Brief: In the records below, find the lines that include the string "family" and report how many there are, nothing else.

-- Supplied material follows --

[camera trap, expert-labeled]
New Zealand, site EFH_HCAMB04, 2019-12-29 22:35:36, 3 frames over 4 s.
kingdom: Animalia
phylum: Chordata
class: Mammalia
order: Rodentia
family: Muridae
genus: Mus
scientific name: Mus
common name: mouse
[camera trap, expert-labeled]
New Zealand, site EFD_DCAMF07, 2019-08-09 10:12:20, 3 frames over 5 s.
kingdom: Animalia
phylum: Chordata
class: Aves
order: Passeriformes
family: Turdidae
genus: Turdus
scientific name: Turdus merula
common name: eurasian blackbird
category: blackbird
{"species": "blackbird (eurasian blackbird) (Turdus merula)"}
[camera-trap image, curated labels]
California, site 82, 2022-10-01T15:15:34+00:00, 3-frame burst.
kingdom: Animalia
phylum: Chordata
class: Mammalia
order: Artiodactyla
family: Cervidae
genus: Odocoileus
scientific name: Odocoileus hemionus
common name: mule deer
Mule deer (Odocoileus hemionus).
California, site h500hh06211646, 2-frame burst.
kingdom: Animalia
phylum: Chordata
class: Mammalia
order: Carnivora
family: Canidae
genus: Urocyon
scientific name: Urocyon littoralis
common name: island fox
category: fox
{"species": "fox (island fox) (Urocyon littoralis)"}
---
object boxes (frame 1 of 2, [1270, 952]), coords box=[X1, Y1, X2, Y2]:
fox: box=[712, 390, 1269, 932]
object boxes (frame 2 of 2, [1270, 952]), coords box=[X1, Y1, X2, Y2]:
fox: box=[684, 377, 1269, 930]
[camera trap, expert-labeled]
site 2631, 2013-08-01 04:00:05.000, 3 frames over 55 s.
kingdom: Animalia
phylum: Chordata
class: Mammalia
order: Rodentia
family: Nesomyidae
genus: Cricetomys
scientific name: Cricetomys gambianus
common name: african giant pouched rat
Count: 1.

-- Supplied material concluded --

Written solution: 5